Hydrotesting of Cryogenic Piping


Does anyone have any experience of successfully hydrostatically testing cryogenic LNG service piping? If so what methods did you employ to dry the lines before start up to prevent icing / hydrate formation during operation of the lines?

Answer 1:

As per ASME Sec. VIII ; Div1 -- Metal Temp. during Hydrotest shall be maintained at least 30F above the Minimum Design Metal Temperature but not to exceed 120F to minimize the risk of Brittle Fracture Failure during hydrotesting.

Also as per NBIC -- Metal Temperature during hydro shall not be less than 60F unless toughness characterization and simulation experimentation establishes otherwise and Maximum Temperature shall not exceed 120F.

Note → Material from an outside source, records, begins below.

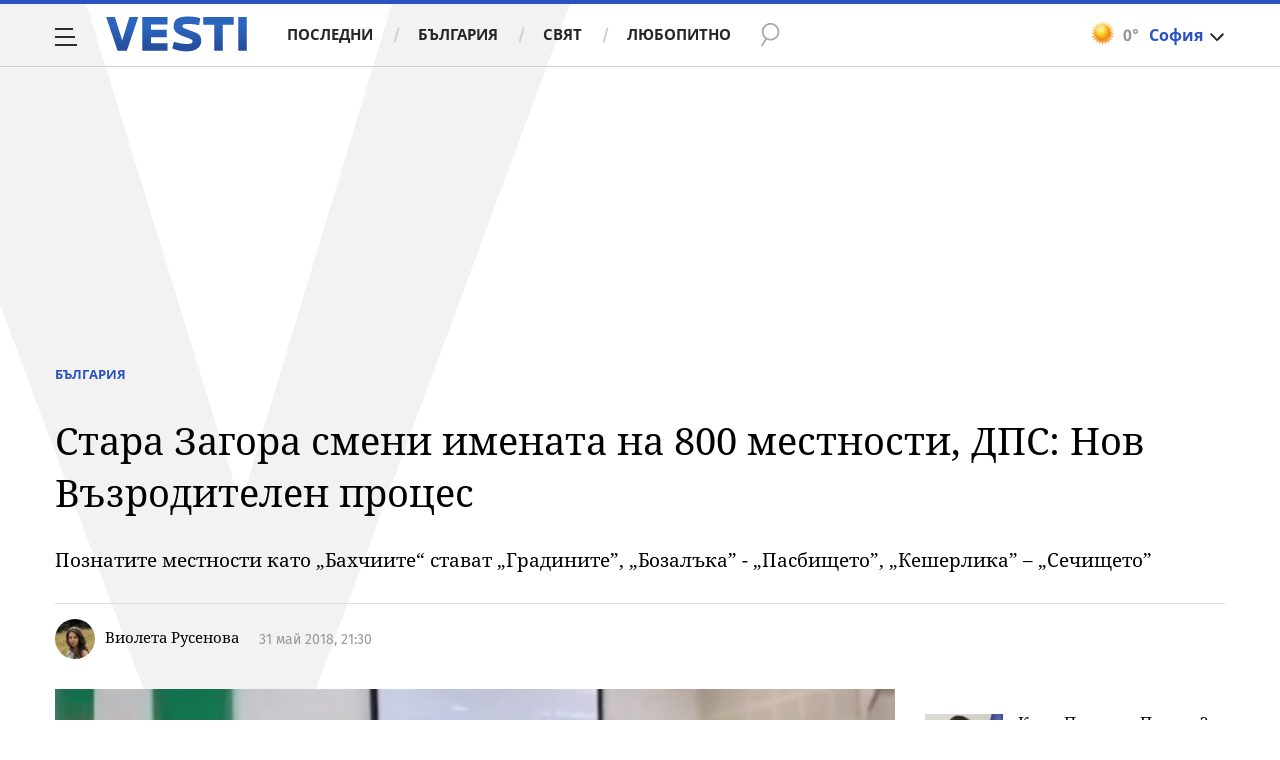

--- FILE ---
content_type: image/svg+xml
request_url: https://m4.netinfo.bg/vesti/img/cta-icons/icon-facebook.svg
body_size: 890
content:
<svg width="21" height="21" viewBox="0 0 21 21" fill="none" xmlns="http://www.w3.org/2000/svg">
<g clip-path="url(#clip0_37_146)">
<path d="M1.159 9.30544C1.79913 4.16619 6.48424 0.518921 11.6235 1.15905C16.7628 1.79918 20.41 6.48429 19.7699 11.6236C19.1298 16.7628 14.4446 20.4101 9.30539 19.7699C4.16613 19.1298 0.51887 14.4447 1.159 9.30544Z" fill="#3C5B9A"/>
<path fill-rule="evenodd" clip-rule="evenodd" d="M8.82512 13.6221C8.82512 12.6425 8.82114 11.6628 8.82909 10.6851C8.82909 10.5201 8.78338 10.4685 8.61845 10.4744C8.31242 10.4864 8.0064 10.4744 7.70236 10.4804C7.57915 10.4844 7.53345 10.4486 7.53345 10.3174C7.53941 9.70738 7.53941 9.09533 7.53345 8.48328C7.53345 8.36603 7.56723 8.32629 7.68646 8.33026C7.99845 8.33821 8.31242 8.32231 8.62441 8.33622C8.80524 8.34417 8.843 8.28058 8.83903 8.11366C8.82909 7.64866 8.82909 7.18366 8.83903 6.71866C8.85095 6.15032 9.00396 5.61975 9.34178 5.15872C9.76903 4.57449 10.3791 4.30622 11.0806 4.27442C11.8019 4.24263 12.5252 4.26051 13.2466 4.25256C13.3479 4.25256 13.3777 4.28833 13.3777 4.3857C13.3738 5.00372 13.3738 5.62173 13.3777 6.23975C13.3777 6.34904 13.342 6.38282 13.2347 6.38084C12.8869 6.37488 12.5392 6.37885 12.1934 6.38084C11.7304 6.38084 11.4542 6.6193 11.4263 7.07834C11.4025 7.44597 11.4204 7.8136 11.4124 8.18122C11.4085 8.31238 11.4879 8.30244 11.5734 8.30244C12.102 8.30244 12.6286 8.3084 13.1572 8.29847C13.3122 8.29648 13.3638 8.33225 13.346 8.4952C13.2804 9.10924 13.2227 9.72527 13.1691 10.3393C13.1572 10.4784 13.0936 10.5042 12.9684 10.5023C12.5511 10.4963 12.1358 10.4983 11.7185 10.5023C11.4184 10.5023 11.4482 10.4585 11.4482 10.7646C11.4482 12.6822 11.4442 14.5978 11.4522 16.5155C11.4522 16.7182 11.4005 16.7678 11.2018 16.7639C10.4864 16.75 9.77101 16.75 9.05563 16.7639C8.85492 16.7678 8.82114 16.7003 8.82313 16.5194C8.83108 15.5537 8.8271 14.5879 8.8271 13.6241L8.82512 13.6221Z" fill="#FEFEFE"/>
</g>
<defs>
<clipPath id="clip0_37_146">
<rect width="20.929" height="20.929" fill="white"/>
</clipPath>
</defs>
</svg>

Now before hydrotesting LNG piping has to be brought into desired temperature slowly as per certain written procedures. This can be done by slow Steam Purging with opening up of insulation pockets. But in fact there exists a fair chance that the hydrotest operation can leave some pockets of water inside piping and this traces of water if not removed i.e. if not dried out with micro-assurance (by some instrumented dew point detection principle) there can be a fair chance of hazards during next service entry of the line. Even pnuematic may cause occuled air pockets if not flushed out by some inter media and highly ensured.

Again no one will attempt or encourage to open up the entire cold insulation from the very beginning but in case any pressure drop observed during testing unless you have some suitable tracer type instrument it would be difficult to identify the exact leak locations under insulation and to take plan for corrective actions. So, as discussed with some consultants may I propose the following :- (1) It will be better here to avoid Hydrotest/Pneumatic test from test pack and just ensure design integrity and material integrity from construction stage and also ensure in-service operational integrity. (2) If at all it is a mandate you can use some inert gas or suitable hydrocarbon (liquid or gas) with a flash point less than 120F.